×

To install this webapp, tap share then Add to Home Screen.

×

To install this webapp, please open in Safari.

SPP Officers Can Explain the World’s Passion for Soccer

Soccer Countries
Soccer Countries
Washington Report

Tens of thousands of soccer fans from overseas will be coming to North America over the next month to support their nation’s team in the World Cup. Hundreds of millions more will be riveted to the action in stadiums across the United States, Canada and Mexico.  

If you’re unfamiliar with the obsession much of the globe has for the quadrennial event, officials with the National Guard’s State Partnership Program can explain, especially those stationed in the 24 SPP partner countries taking part in this year’s tournament.

Bilateral affairs officers, as they are called, help organize the mil-to-mil exchanges that occur several times a year. They not only get to know their host-nation’s military but also the local culture. 

“As Danny Rojas from Ted Lasso says, ‘football is life’ here,” Maj. Eric Barton, the Maryland Guard’s BAO in Bosnia and Herzegovina, said last week, “football” being what most people outside the Unites States call soccer. 

For generations, kids in BiH, like their counterparts elsewhere in the world, have played the game whenever they can find a ball and open space. As adults, they live the game through their local clubs and the national team. 

Barton got a lesson in just how emotionally invested the country is in its national team the evening of March 31. He said he and his young daughter were watching a movie on TV in his apartment in Sarajevo when “explosions started going off.”

“For a second, I thought, oh no, is something terrible happening?” he recalled. 

“Then my phone started lighting up,” Barton said. “I heard from some colleagues. The explosions were fireworks. Bosnia had just beaten Italy to qualify for the World Cup, and there was a mass celebration in the city. People were singing and dancing and celebrating. Cars were going up and down the street with flags hanging out.”

“I was in the house in the comfort of my living room,” he added, “and you could feel the energy coming through.”  

This will be Bosnia and Herzegovina’s first World Cup since 2014, and the team defeated a heavily favored four-time champion to secure its appearance. 

“It’s the classic underdog story,” Barton said. 

People in Norway are also very excited, said Maj. Janelle Johnson, the Minnesota Guard’s BAO in the country, which is going to its first World Cup since 1998. 

Norway has only been in SPP since 2023, but the country’s Home Guard and the Minnesota Guard have had a reciprocal troop exchange now for 54 years. The program is “building upon that relationship,” she says.

Winters are long in northern Europe, making cold-weather sports very popular, Johnson said. Norway topped the medal count at the recent Winter Olympics in Italy, winning a record 18 gold medals. But now the nation is fixated on the World Cup.  

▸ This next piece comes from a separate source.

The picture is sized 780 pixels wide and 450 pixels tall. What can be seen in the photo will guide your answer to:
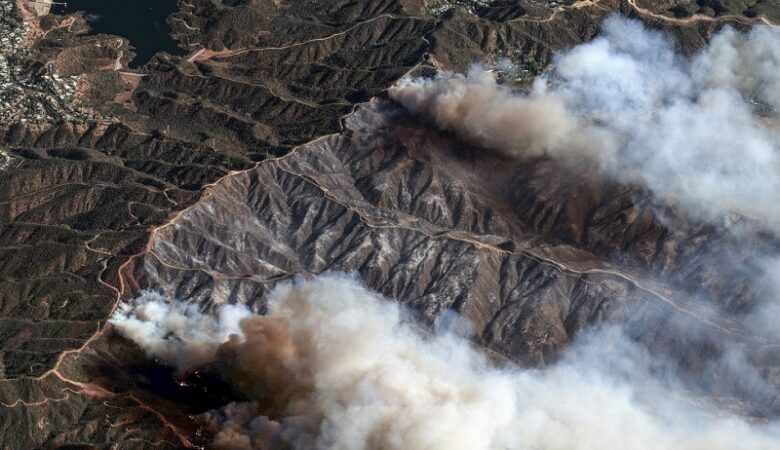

She is escorting eight members of the Norwegian Parliament to Minnesota later this month to visit Guard facilities. They will be there June 22 when Norway is scheduled to play Senegal at 7 p.m. CDT.  

Johnson said the group has one request for dinner that night: Make sure the restaurant has a TV so they can watch the game. 

Maj. Luis Alverez’s phone also blew up after Paraguay, the Massachusetts Guard’s SPP partner, qualified for the World Cup for the first time since 2010. 

He’s visited the South American nation multiple times as part of mil-to-mil engagements and has developed some friendships with members of the Paraguayan military. This week, he begins an assignment as the Massachusetts Guard’s BAO there. 

“Soccer is way of life in Paraguay,” Alverez said. “Certainly, we appreciate it in the United States, but in Paraguay, they love it. It’s a conversation everywhere you go, and qualifying for this World Cup is monumental for them.”

He said the Massachusetts-Paraguay relationship is one of the closest in SPP. “They have a true appreciation for us, and we have an appreciation for them,” Alverez explained. 

That appreciation extends up and down the chain of command. 

Paraguay’s first game in the World Cup is Saturday against the United States in Los Angeles. President Santiago Peña plans to attend. He’ll be bringing a special guest: Maj. Gen. Gary Keefe, the adjutant general of Massachusetts.